DLR-RM / stable-baselines3

PyTorch version of Stable Baselines, reliable implementations of reinforcement learning algorithms.
https://stable-baselines3.readthedocs.io
MIT License
9.25k stars 1.71k forks source link

HER replay buffer index out of bounds #261

Closed ErikPasztor closed 3 years ago

ErikPasztor commented 3 years ago

Question

I'm trying to teach a custom environment using TD3+HER (relevant code below). model.learn() produces an error

    model.learn(learn_total_steps,tb_log_name="tb/{}/".format(config["session_ID"]))
  File "D:\MyStuff\Python\lib\site-packages\stable_baselines3\her\her.py", line 197, in learn
    rollout = self.collect_rollouts(
  File "D:\MyStuff\Python\lib\site-packages\stable_baselines3\her\her.py", line 318, in collect_rollouts
    self.replay_buffer.add(self._last_original_obs, next_obs, buffer_action, reward_, done, infos)
  File "D:\MyStuff\Python\lib\site-packages\stable_baselines3\her\her_replay_buffer.py", line 317, in add
    self.buffer["observation"][self.pos][self.current_idx] = obs["observation"]
IndexError: index 1000 is out of bounds for axis 0 with size 1000

I tried to follow the example code for HER, but I feel like I'm missing something. I tried using buffer_size=env_max_steps+1, but that didn't help. Can I fix this? Or is this a bug?

Code

from stable_baselines3.common.vec_env import DummyVecEnv, VecNormalize
from stable_baselines3.common.monitor import Monitor
from stable_baselines3 import HER, TD3
from humanoid2her import HumanoidBulletEnv

env_max_steps = 1000
learn_epochs = 1000
learn_total_steps = env_max_steps * learn_epochs

env = DummyVecEnv([lambda: Monitor(HumanoidBulletEnv(animate=False, max_steps=env_max_steps))])
env = VecNormalize(env, norm_obs=True, norm_reward=True, clip_obs=20.,clip_reward=20.)

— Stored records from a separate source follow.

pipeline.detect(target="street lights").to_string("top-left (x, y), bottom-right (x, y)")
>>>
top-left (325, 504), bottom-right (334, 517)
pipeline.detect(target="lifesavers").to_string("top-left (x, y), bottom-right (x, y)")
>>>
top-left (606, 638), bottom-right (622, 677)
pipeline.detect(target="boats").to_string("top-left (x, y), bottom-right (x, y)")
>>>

# Available strategies (cf paper): future, final, episode, random
goal_selection_strategy = 'future' # equivalent to GoalSelectionStrategy.FUTURE
model_class = TD3
model = HER('MlpPolicy', env, model_class, n_sampled_goal=4, goal_selection_strategy=goal_selection_strategy,
                    max_episode_length=env_max_steps,online_sampling=True)

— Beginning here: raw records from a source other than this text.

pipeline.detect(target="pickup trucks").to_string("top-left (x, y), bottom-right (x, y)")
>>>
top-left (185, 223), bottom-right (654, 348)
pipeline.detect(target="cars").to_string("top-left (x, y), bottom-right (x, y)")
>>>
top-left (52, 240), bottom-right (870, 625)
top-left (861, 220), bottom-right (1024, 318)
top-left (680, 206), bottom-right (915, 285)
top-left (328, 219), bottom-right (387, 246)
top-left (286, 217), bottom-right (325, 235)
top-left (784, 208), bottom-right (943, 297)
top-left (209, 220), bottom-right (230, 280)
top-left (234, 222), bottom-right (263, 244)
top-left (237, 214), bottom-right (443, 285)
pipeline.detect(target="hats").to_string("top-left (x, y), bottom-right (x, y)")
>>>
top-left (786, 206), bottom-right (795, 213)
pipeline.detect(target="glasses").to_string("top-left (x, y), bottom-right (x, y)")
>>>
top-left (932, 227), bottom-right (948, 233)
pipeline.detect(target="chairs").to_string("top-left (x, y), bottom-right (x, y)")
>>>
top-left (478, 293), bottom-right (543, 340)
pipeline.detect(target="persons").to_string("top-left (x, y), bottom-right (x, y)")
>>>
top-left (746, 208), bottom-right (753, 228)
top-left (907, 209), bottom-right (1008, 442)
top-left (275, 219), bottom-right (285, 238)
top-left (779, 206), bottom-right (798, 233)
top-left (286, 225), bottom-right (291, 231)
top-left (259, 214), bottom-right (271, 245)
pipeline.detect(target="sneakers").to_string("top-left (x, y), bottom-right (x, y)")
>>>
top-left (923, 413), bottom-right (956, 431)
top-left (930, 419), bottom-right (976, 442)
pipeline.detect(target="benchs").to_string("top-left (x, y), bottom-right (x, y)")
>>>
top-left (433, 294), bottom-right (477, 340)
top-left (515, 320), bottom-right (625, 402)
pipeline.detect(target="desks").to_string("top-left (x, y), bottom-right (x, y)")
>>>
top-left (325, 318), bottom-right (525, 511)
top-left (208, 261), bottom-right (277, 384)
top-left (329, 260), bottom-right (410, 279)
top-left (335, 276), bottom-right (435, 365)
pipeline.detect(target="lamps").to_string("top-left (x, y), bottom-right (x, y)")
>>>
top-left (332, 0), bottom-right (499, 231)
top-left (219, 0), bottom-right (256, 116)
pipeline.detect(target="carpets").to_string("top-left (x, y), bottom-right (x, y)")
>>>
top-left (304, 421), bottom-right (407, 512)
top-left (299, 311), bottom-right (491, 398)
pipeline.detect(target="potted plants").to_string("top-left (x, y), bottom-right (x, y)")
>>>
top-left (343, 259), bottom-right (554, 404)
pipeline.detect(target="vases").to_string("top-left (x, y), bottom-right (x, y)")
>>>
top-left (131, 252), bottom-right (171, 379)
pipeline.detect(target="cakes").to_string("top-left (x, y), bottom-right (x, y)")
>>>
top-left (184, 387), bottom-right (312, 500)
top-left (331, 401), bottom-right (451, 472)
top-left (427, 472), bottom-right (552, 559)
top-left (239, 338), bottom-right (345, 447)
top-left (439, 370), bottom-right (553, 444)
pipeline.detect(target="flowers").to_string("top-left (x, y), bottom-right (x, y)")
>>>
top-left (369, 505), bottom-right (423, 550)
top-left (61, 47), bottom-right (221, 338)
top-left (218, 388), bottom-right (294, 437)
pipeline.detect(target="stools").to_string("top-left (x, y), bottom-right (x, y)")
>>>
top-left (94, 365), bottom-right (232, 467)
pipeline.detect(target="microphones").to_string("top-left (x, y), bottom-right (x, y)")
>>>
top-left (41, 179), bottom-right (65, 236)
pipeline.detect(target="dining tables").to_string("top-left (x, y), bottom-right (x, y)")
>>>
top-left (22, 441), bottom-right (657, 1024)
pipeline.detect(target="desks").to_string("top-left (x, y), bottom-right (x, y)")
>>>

model.learn(learn_total_steps,tb_log_name="tb/")

Checklist

araffin commented 3 years ago

I tried to follow the example code for HER, but I feel like I'm missing something. I tried using buffer_size=env_max_steps+1, but that didn't help. Can I fix this? Or is this a bug?

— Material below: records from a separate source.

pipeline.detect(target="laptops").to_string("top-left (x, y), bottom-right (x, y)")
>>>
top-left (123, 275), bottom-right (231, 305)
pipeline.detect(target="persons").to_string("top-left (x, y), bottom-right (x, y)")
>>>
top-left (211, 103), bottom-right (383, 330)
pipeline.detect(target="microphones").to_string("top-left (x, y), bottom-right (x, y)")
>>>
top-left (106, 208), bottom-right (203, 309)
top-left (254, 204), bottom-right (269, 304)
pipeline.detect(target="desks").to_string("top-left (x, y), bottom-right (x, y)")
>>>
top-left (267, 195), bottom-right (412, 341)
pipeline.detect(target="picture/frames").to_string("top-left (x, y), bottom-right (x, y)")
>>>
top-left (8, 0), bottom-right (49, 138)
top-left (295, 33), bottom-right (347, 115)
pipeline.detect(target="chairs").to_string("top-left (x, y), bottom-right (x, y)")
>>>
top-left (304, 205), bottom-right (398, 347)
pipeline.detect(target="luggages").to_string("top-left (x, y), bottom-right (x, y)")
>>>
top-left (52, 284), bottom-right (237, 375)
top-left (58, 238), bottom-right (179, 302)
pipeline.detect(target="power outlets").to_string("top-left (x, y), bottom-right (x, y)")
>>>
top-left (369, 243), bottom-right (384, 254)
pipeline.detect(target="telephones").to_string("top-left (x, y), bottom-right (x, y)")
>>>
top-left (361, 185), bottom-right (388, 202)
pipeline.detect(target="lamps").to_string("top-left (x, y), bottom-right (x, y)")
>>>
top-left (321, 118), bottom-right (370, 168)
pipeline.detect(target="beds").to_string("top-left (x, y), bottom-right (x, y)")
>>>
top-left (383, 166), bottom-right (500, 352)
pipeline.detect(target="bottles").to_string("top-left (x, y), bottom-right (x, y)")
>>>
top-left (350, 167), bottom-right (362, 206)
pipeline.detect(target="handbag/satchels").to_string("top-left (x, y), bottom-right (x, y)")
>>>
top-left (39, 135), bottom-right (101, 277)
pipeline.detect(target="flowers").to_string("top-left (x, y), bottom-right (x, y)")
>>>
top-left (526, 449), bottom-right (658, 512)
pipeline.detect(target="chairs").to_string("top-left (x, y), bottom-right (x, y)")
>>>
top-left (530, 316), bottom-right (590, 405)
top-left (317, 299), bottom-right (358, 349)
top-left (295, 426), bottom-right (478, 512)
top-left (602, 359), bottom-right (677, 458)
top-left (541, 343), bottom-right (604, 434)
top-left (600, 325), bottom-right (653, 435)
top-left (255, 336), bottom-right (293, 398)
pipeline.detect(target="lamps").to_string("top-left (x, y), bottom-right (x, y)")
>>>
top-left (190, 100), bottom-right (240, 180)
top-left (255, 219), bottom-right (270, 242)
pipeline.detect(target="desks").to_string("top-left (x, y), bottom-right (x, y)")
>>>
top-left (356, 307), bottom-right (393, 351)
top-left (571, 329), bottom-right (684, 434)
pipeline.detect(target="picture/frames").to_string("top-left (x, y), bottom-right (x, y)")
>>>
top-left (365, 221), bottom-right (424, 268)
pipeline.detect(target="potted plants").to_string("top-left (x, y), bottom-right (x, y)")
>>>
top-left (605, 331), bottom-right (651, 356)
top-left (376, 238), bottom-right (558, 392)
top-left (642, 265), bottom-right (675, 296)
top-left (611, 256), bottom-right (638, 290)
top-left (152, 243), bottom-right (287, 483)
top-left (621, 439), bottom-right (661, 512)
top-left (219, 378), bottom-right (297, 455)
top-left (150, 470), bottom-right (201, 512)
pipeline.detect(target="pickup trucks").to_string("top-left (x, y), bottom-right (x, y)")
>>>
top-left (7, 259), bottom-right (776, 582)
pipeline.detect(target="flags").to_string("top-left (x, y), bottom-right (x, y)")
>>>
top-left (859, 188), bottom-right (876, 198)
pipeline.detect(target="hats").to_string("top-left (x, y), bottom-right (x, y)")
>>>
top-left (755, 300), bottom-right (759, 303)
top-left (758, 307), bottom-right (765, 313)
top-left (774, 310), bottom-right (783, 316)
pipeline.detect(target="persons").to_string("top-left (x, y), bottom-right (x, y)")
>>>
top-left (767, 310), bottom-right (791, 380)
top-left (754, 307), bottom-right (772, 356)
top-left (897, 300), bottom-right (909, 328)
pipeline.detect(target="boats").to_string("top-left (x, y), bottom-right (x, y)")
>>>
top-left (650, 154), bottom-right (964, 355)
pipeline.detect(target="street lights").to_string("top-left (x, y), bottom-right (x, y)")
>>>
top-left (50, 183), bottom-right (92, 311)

Hello, it seems that you are using a custom environment, I would recommend you to fill up the custom env template ;) I would also recommend you to use the TimeLimit wrapper from gym to avoid any issue regarding the timeout. Finally, make sure to the use the master version of SB3 (cf doc), we recently fixed a bug in https://github.com/DLR-RM/stable-baselines3/issues/234

ErikPasztor commented 3 years ago

Hi, using TimeLimit wrapper did help. I ended up specifying the maximum number of steps for each wrapper, but I got it to work. Thank you for your help.